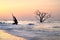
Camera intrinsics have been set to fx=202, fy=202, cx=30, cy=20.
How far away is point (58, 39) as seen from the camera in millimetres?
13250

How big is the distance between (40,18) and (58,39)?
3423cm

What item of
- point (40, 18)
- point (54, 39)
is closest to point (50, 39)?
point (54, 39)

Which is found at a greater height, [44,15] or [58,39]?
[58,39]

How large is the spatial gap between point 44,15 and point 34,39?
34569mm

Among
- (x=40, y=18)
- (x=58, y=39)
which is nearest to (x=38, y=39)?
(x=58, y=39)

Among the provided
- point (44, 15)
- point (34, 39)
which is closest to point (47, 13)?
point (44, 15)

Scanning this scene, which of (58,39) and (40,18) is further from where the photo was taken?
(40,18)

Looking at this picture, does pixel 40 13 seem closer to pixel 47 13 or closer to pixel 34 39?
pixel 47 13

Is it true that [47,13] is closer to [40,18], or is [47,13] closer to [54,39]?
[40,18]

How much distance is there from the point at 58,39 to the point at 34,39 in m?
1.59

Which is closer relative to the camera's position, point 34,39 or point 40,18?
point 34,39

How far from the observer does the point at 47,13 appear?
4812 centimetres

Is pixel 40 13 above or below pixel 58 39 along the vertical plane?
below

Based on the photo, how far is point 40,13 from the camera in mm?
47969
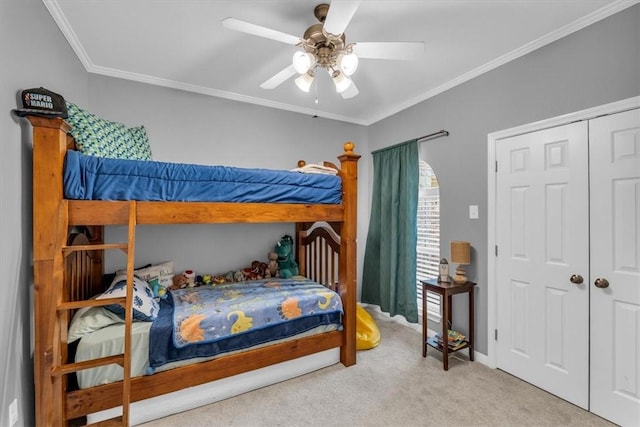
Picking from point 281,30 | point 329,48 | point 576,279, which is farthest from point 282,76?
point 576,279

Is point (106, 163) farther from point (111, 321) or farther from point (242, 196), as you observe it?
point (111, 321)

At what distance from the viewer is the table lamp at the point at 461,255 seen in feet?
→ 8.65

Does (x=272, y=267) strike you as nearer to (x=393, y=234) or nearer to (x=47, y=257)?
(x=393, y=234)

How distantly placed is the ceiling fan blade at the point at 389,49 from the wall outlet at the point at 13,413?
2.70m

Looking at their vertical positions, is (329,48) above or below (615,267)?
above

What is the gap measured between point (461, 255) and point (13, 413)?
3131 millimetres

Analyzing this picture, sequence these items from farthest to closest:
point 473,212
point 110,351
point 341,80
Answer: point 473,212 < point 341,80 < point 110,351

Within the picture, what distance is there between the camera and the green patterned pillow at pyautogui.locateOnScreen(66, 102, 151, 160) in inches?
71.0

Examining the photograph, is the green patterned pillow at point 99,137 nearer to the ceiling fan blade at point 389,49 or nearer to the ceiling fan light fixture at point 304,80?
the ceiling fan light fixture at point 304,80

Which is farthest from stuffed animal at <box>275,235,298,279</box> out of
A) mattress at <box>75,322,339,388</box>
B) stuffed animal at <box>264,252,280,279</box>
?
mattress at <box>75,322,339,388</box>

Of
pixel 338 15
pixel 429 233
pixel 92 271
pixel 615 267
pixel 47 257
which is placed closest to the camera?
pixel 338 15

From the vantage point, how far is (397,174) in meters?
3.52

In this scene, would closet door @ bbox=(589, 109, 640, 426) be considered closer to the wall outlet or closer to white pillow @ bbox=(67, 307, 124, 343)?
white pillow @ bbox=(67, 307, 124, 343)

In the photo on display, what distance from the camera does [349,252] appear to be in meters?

○ ○ ○ ○ ○ ○ ○

> _Aim of the task_:
Reproduce everything from the line containing "How distantly placed" down to the last line of the entries, word for word.

> _In response_:
How distantly placed is the ceiling fan blade at the point at 389,49 from the wall outlet at the point at 13,413?
2.70m

Looking at their vertical positions, is (329,48) above or below (615,267)?
above

What is the gap measured between point (461, 255) and point (13, 413)?
3131 millimetres

Analyzing this picture, sequence these items from farthest to closest:
point 473,212
point 110,351
point 341,80
Answer: point 473,212 < point 341,80 < point 110,351

Within the picture, what distance is there between the camera and the green patterned pillow at pyautogui.locateOnScreen(66, 102, 151, 160) in inches?
71.0

Examining the photograph, is the green patterned pillow at point 99,137 nearer to the ceiling fan blade at point 389,49 or nearer to the ceiling fan light fixture at point 304,80?
the ceiling fan light fixture at point 304,80

Which is farthest from stuffed animal at <box>275,235,298,279</box> out of
A) mattress at <box>75,322,339,388</box>
B) stuffed animal at <box>264,252,280,279</box>
?
mattress at <box>75,322,339,388</box>

Of
pixel 338 15
pixel 429 233
pixel 92 271
pixel 615 267
pixel 47 257
which is placed closest to the camera?
pixel 338 15

From the vantage point, how far is (397,174) in meters?
3.52

In this scene, would closet door @ bbox=(589, 109, 640, 426) be considered closer to the wall outlet or closer to white pillow @ bbox=(67, 307, 124, 343)?
white pillow @ bbox=(67, 307, 124, 343)

In the photo on display, what distance from the camera does [349,252] appear to be in meters?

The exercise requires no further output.